Hollander Law Group, PLLC, Great Neck (Larry B. Hollander of counsel), for appellant.

Furman, Kornfeld & Brennan LLP, New York (Benjamin M. Oxenburg of counsel), for respondent.



Order, Supreme Court, New York County (John J. Kelley, J.), entered August 14, 2019, which granted defendant's motion to dismiss the complaint alleging legal malpractice as time-barred, unanimously affirmed, without costs.

Plaintiff, a general contractor, entered into a construction agreement with nonparty Well-Come Holdings, Inc. to perform construction and excavation work on property owned by Well-Come. In 2004 an adjacent property owner commenced an action against Well-Come and plaintiff alleging that the excavation work had damaged its property. In 2006 Well-Come commenced a declaratory judgment action against plaintiff and its insurer. Defendant, as counsel for plaintiff, allegedly without plaintiff's knowledge and consent, stipulated with Well-Come's counsel that plaintiff and its insurer would jointly defend and indemnify Well-Come for all damages in connection with the project, including those that plaintiff claimed were caused by Well-Come's own negligence. In 2007 defendant entered into a second stipulation, allegedly without plaintiff's knowledge and consent, discontinuing the declaratory judgment action brought by Well-Come as against plaintiff and agreeing that plaintiff alone would defend and indemnify Well-Come (the 2007 stipulation). On July 29, 2013, a jury rendered a verdict as to damages against Well-Come and plaintiff, and on September 5, 2018, after five years of posttrial proceedings, a money judgment was entered against them jointly.

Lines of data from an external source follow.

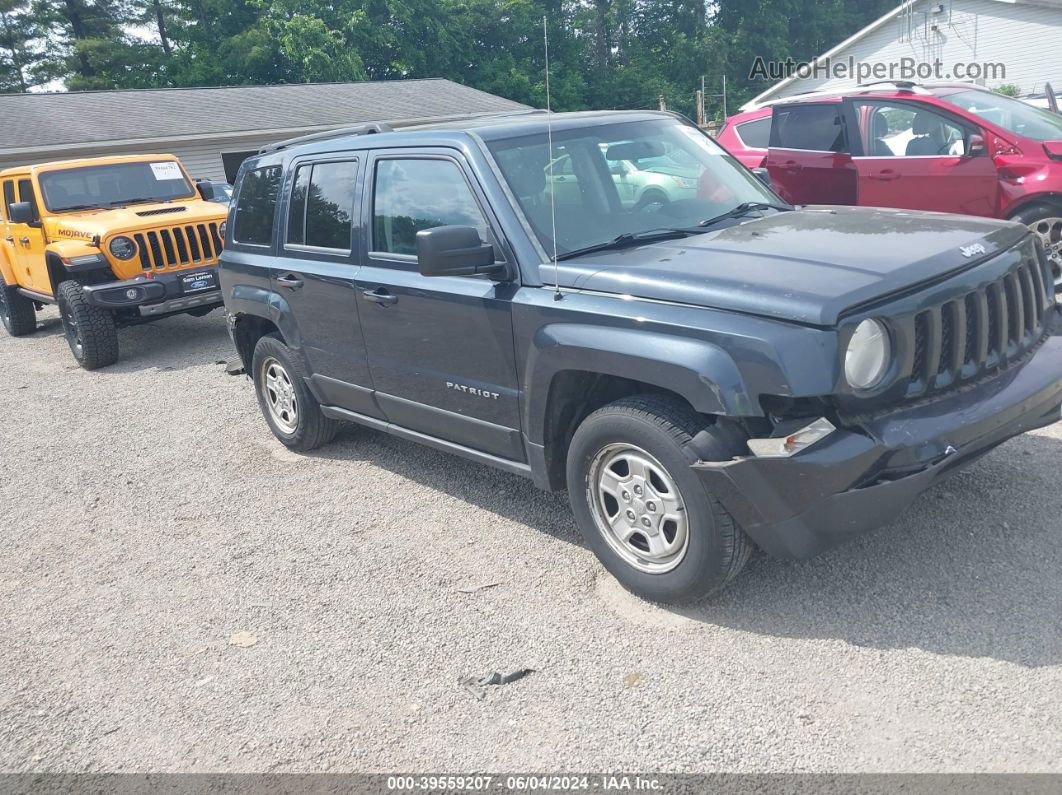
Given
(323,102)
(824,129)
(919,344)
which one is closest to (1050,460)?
(919,344)

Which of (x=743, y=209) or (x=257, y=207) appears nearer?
(x=743, y=209)

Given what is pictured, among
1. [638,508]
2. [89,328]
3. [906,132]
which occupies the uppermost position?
[906,132]

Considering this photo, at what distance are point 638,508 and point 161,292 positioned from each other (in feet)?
23.0

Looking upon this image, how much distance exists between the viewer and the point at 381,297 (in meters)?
4.68

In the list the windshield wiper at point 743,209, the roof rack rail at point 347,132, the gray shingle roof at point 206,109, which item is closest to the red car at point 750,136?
the windshield wiper at point 743,209

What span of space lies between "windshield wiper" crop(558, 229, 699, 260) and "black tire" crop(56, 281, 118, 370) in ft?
22.5

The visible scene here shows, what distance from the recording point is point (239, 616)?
4125 mm

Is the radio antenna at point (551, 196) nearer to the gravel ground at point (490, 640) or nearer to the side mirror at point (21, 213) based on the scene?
the gravel ground at point (490, 640)

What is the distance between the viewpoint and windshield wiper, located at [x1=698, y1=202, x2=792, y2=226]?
4367mm

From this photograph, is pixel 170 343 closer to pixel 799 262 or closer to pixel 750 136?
pixel 750 136

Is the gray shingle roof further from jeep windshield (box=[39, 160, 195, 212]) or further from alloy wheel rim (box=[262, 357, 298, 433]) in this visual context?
alloy wheel rim (box=[262, 357, 298, 433])

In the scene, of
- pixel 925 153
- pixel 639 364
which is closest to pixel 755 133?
pixel 925 153

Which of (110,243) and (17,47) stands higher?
(17,47)

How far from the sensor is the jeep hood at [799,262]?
10.6 feet
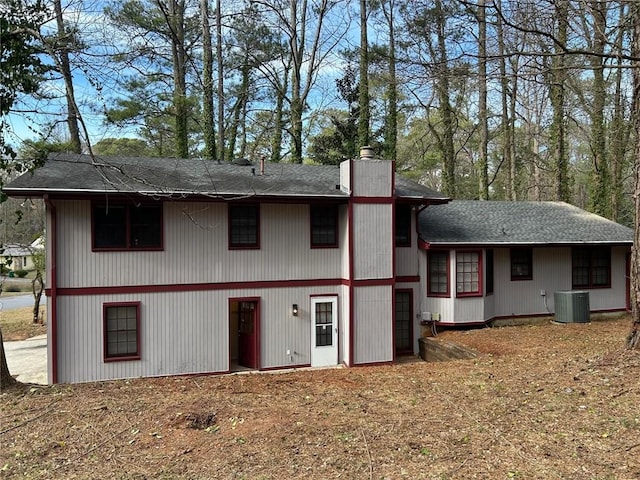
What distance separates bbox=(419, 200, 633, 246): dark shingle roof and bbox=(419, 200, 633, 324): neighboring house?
28 millimetres

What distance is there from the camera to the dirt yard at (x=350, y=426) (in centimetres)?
445

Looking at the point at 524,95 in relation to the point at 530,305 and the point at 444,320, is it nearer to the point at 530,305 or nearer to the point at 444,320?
the point at 530,305

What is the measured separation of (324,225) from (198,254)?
130 inches

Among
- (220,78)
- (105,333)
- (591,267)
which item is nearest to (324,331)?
(105,333)

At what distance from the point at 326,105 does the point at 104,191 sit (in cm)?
1697

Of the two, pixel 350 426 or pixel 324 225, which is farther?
pixel 324 225

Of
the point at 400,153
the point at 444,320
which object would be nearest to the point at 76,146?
the point at 444,320

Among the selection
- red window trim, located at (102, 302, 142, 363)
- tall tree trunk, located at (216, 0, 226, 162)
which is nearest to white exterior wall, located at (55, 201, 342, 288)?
red window trim, located at (102, 302, 142, 363)

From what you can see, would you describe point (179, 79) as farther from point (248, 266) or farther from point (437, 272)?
point (437, 272)

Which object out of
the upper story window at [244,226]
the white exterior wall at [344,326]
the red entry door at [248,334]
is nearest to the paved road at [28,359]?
the red entry door at [248,334]

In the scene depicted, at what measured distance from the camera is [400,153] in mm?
30031

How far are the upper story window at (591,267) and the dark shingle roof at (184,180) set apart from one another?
5.84 meters

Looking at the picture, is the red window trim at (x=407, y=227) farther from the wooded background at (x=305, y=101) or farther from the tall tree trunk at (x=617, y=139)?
the tall tree trunk at (x=617, y=139)

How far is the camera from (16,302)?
26.9 meters
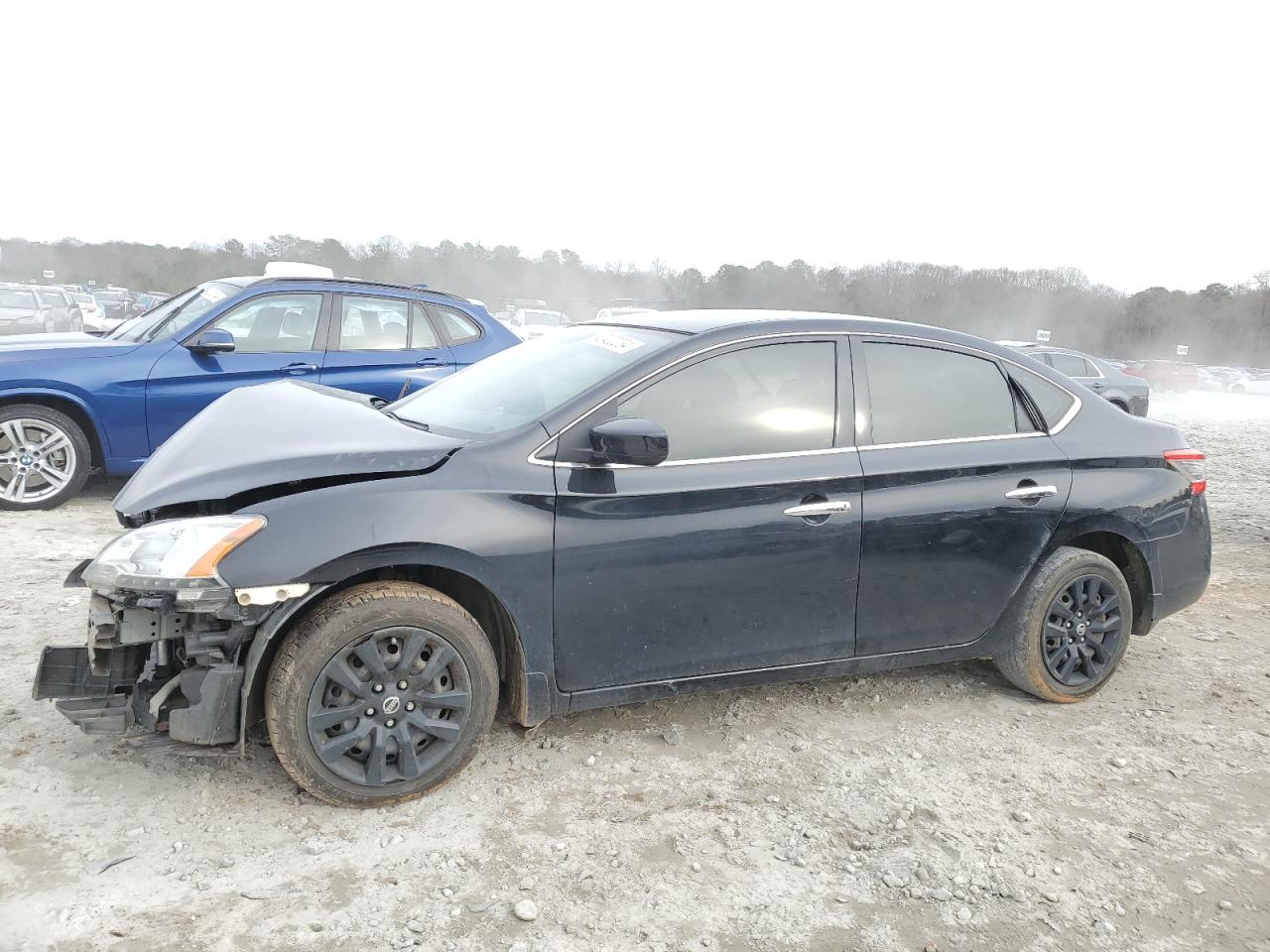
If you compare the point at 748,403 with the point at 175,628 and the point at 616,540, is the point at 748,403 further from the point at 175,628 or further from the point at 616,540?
the point at 175,628

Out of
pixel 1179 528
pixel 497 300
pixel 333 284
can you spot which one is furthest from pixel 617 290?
pixel 1179 528

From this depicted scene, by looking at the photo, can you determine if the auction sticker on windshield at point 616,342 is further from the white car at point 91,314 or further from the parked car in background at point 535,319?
the white car at point 91,314

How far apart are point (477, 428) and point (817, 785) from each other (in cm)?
176

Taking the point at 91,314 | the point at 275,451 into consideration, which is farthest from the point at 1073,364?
the point at 91,314

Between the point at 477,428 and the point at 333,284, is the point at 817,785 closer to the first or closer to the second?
the point at 477,428

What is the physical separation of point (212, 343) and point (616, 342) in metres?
4.07

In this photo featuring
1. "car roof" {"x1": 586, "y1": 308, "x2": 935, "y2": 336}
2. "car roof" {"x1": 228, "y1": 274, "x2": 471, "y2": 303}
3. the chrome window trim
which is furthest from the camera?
"car roof" {"x1": 228, "y1": 274, "x2": 471, "y2": 303}

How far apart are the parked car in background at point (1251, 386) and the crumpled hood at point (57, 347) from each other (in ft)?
122

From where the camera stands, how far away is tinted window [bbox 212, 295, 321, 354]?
6930 millimetres

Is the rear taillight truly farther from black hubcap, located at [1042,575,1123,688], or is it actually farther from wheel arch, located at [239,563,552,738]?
wheel arch, located at [239,563,552,738]

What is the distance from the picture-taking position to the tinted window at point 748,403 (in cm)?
338

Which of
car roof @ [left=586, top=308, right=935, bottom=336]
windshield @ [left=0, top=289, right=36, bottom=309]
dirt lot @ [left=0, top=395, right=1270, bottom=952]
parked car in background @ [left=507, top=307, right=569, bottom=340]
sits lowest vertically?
dirt lot @ [left=0, top=395, right=1270, bottom=952]

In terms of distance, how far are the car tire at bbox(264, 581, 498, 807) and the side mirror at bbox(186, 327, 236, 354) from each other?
4.36 meters

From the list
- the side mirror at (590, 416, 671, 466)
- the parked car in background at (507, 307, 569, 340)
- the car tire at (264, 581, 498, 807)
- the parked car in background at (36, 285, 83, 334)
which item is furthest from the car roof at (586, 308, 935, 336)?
the parked car in background at (36, 285, 83, 334)
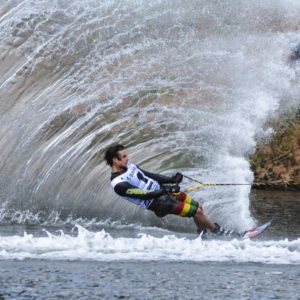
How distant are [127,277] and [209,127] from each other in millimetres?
5741

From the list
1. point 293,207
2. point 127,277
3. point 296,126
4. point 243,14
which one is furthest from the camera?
point 296,126

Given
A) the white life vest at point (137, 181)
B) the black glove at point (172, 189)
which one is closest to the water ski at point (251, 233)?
the black glove at point (172, 189)

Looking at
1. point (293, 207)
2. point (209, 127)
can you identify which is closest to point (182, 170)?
point (209, 127)

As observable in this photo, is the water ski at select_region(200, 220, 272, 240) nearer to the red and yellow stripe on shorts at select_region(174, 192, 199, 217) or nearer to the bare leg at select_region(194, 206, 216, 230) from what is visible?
the bare leg at select_region(194, 206, 216, 230)

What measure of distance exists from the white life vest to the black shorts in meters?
0.12

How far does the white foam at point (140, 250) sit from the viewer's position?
8.91 metres

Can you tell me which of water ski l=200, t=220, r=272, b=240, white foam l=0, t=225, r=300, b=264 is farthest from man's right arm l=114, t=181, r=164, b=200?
water ski l=200, t=220, r=272, b=240

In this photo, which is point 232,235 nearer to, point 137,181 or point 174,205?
point 174,205

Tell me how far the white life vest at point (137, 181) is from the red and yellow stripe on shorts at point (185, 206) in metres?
0.32

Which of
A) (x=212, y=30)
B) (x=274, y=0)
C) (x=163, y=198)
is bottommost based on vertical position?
(x=163, y=198)

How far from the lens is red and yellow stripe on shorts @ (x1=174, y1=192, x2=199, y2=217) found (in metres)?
10.5

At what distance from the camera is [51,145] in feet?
44.0

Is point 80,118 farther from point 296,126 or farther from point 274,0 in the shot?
point 296,126

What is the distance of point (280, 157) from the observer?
70.9 ft
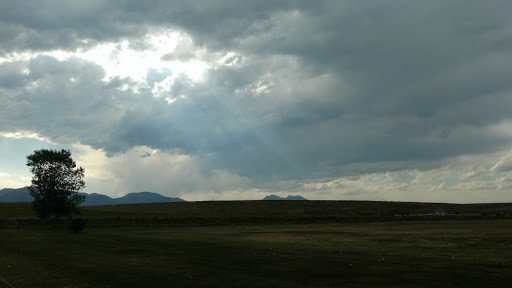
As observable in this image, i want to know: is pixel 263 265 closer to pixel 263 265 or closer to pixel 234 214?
→ pixel 263 265

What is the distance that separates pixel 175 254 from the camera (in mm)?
36281

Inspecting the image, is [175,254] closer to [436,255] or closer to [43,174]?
[436,255]

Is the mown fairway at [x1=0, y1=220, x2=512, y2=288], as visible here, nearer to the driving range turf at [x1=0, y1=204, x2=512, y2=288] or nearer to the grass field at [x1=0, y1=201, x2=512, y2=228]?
the driving range turf at [x1=0, y1=204, x2=512, y2=288]

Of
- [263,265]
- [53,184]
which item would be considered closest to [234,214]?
[53,184]

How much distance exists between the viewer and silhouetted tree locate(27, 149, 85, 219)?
88.0m

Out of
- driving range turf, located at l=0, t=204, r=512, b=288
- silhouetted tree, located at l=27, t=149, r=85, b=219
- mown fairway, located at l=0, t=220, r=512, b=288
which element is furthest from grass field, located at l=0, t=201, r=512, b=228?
mown fairway, located at l=0, t=220, r=512, b=288

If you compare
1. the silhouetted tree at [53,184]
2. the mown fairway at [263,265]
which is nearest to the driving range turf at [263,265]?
the mown fairway at [263,265]

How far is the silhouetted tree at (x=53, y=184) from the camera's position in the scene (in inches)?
3465

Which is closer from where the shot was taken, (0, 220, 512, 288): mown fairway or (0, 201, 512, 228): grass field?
(0, 220, 512, 288): mown fairway

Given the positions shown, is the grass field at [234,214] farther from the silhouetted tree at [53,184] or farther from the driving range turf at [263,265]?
the driving range turf at [263,265]

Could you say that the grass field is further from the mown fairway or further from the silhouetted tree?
the mown fairway

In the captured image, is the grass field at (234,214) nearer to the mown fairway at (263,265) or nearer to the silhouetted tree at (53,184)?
the silhouetted tree at (53,184)

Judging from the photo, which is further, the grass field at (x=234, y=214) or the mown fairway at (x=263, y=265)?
the grass field at (x=234, y=214)

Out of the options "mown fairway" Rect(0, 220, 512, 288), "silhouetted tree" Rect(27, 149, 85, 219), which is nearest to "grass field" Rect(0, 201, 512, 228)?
"silhouetted tree" Rect(27, 149, 85, 219)
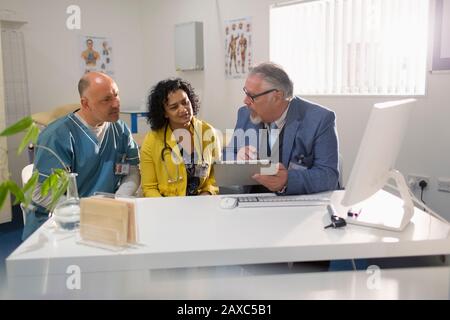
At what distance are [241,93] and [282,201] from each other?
10.1 feet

Plaintiff commenced this action on September 17, 2018, alleging that defendant committed legal malpractice by entering into the stipulations. Plaintiff alleges that entering into the 2007 stipulation, which shifted the responsibility for Well-Come's defense from plaintiff's insurer to plaintiff alone, was professional negligence. In December 2018 defendant moved to dismiss the complaint pursuant to CPLR 3211(a)(5). The motion court ruled that the complaint was time-barred because the statute of limitations had begun to run on July 29, 2013, the date on which the jury rendered its verdict, which was the date on which plaintiff's damages were reasonably calculable. We affirm.

"On a motion to dismiss a cause of action pursuant to CPLR § 3211(a)(5) as barred by the statute of limitations, a defendant must establish, prima facie, that the time within which to sue has expired. Once that showing has been made, the burden shifts to the plaintiff to raise a question of fact as to whether the statute of limitations has been tolled, an exception to the limitations period is applicable, or the plaintiff actually commenced the action within the applicable limitations period." (Quinn v McCabe, Collins, McGeough & Fowler, LLP, 138 AD3d 1085 [2d Dept 2016] [internal quotation marks omitted]).

"An action to recover damages for an attorney's malpractice must be commenced within three years from accrual (see CPLR § 214[6]). A legal malpractice claim accrues when all the facts necessary to the cause of action have occurred and an injured party can obtain relief in court. In most cases, this accrual time is measured from the day an actionable injury occurs [or when the damages are sufficiently calculable], even if the aggrieved party is then ignorant of the wrong or injury." (McCoy v v. Feinman, 99 NY2d 295, 301 [2002] [internal quotation marks and citation omitted]; King Tower Realty Corp. v G & G Funding Corp., 163 AD3d 541 [2d Dept. 2018]).

Any damages arising from defendant's alleged malpractice were sufficiently calculable

for pleading purposes when the jury rendered its verdict on July 29, 2013, and the action commenced on September 17, 2018 is time-barred.

Plaintiff has not shown that the statute was tolled or that plaintiff was actively misled or prevented in some extraordinary way from timely commencing a malpractice action (see Yarbro v Wells Fargo Bank, N.A., 140 AD3d 668, 668 [1st Dept 2016]; Jang Ho Choi v Beautri Realty Corp., 135 AD3d 451 [1st Dept 2016]). Moreover, our decision on the prior appeal is not law of the case on facts not presented therein.

THIS CONSTITUTES THE DECISION AND ORDER

OF THE SUPREME COURT, APPELLATE DIVISION, FIRST DEPARTMENT.